Donc, faites écrire votre premier jet sans vous soucier du thème ou du symbole. Racontez l’histoire de la lutte de votre protagoniste et s’il gagne ou perd. Cela vous donnera une histoire. Une fois que vous avez cette histoire, vous pouvez alors la relire pour découvrir quels sont ses thèmes. Ils seront là. Il arrive souvent qu’un auteur ne sache pas vraiment de quoi parle son histoire avant de l’avoir écrite !

Ayant identifié les thèmes de votre histoire, vous remarquerez probablement aussi que certains symboles sont apparus naturellement dans votre écriture. C’est le moment de mettre votre esprit critique en marche et de déterminer lesquels de ces thèmes vous souhaitez travailler, développer et élargir dans les versions ultérieures de l’œuvre. Au fur et à mesure, un symbole central, ou un ensemble de symboles, vous apparaîtra. Il s’agira probablement des symboles les plus puissants, car ils sont issus de votre propre inconscient profond, alors que vous réagissez émotionnellement au voyage de votre protagoniste. Et c’est la profondeur de votre propre réponse honnête à un niveau émotionnel à l’histoire que vous racontez qui déterminera si vous réussissez ou non à transporter votre lecteur avec vous dans ce voyage.

Ce que vous devriez faire, après avoir permis au thème et au symbole d’émerger organiquement, c’est ensuite prendre cette matière brute et la façonner soigneusement plus près de votre objectif. À ce stade, le symbolisme devient intentionnel, car vous prenez les décisions éditoriales sur la façon dont les symboles sont présentés, liés, répétés, tissés et intégrés dans le tissu profond de l’histoire que vous souhaitez raconter.

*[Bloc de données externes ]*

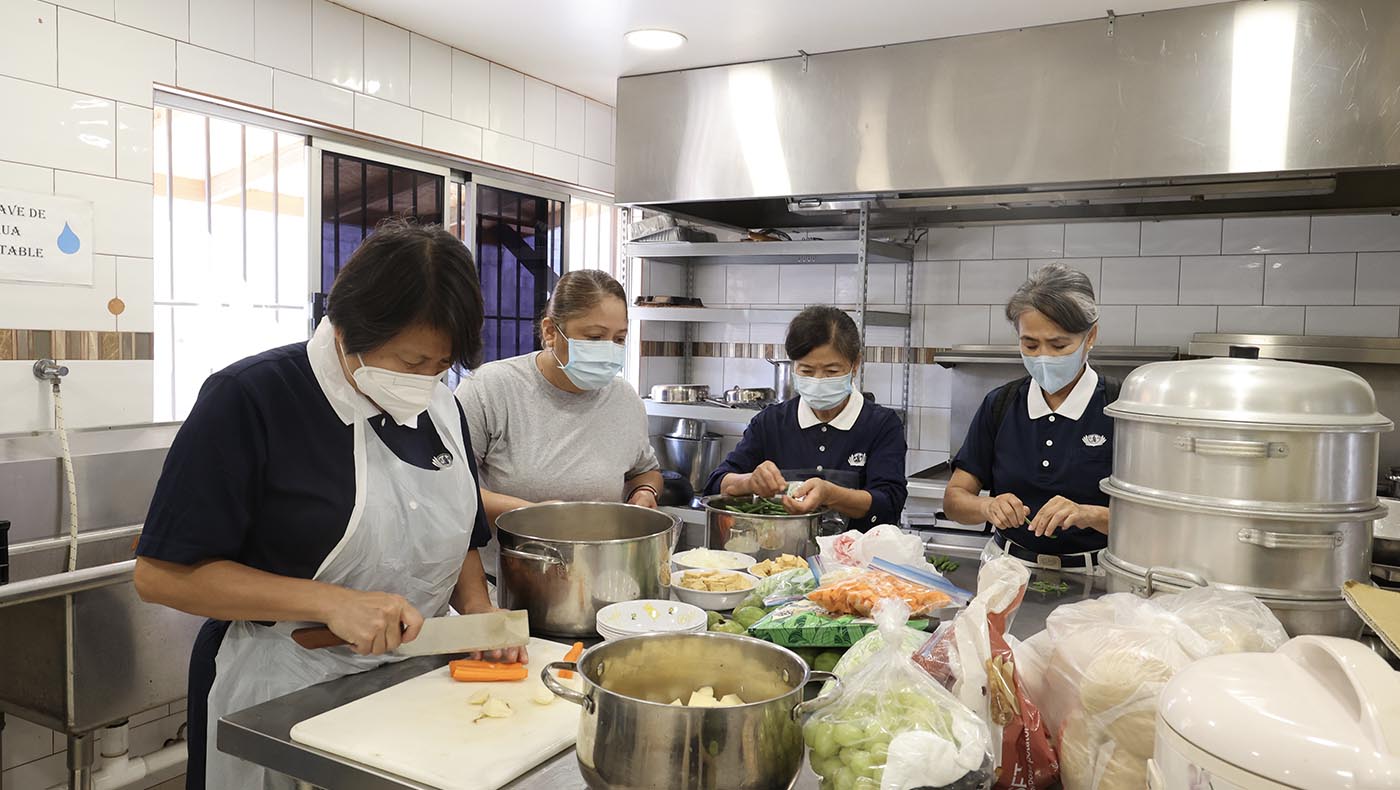Tzu Chi volunteers cook a vegetarian dinner for the Lucero Dental Group team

Cependant, il ne faut pas en faire trop. Le ou les symboles de votre histoire doivent être pratiquement invisibles pour le lecteur ; ils doivent devenir partie intégrante de l’histoire elle-même ; ils doivent être plus ou moins subtils afin de pouvoir exercer leur magie sur le subconscient.

Si cela semble être beaucoup de travail, c’est le cas. Vous devrez presque certainement travailler et retravailler votre roman à travers plusieurs itérations ; couper et coller, ajouter des sections et supprimer des scènes au fur et à mesure. Mais je pense que si vous voulez produire un roman qui a une chance de communiquer véritablement son thème d’une manière émotionnellement puissante et mémorable, alors vous devez vraiment vous engager dans ce travail.

Comment le symbolisme améliore-t-il une histoire?

Ce n’est sûrement pas une coïncidence si chaque exemple cité ci-dessus, et tout autre classique durable que vous voulez nommer, comporte un élément symbolique riche et soigneusement intégré. En fin de compte, c’est le symbolisme que vous utilisez pour améliorer votre histoire qui la valide et la transforme en une expérience profonde, significative et émouvante pour vos lecteurs, qui restera avec eux longtemps après qu’ils aient tourné la dernière page.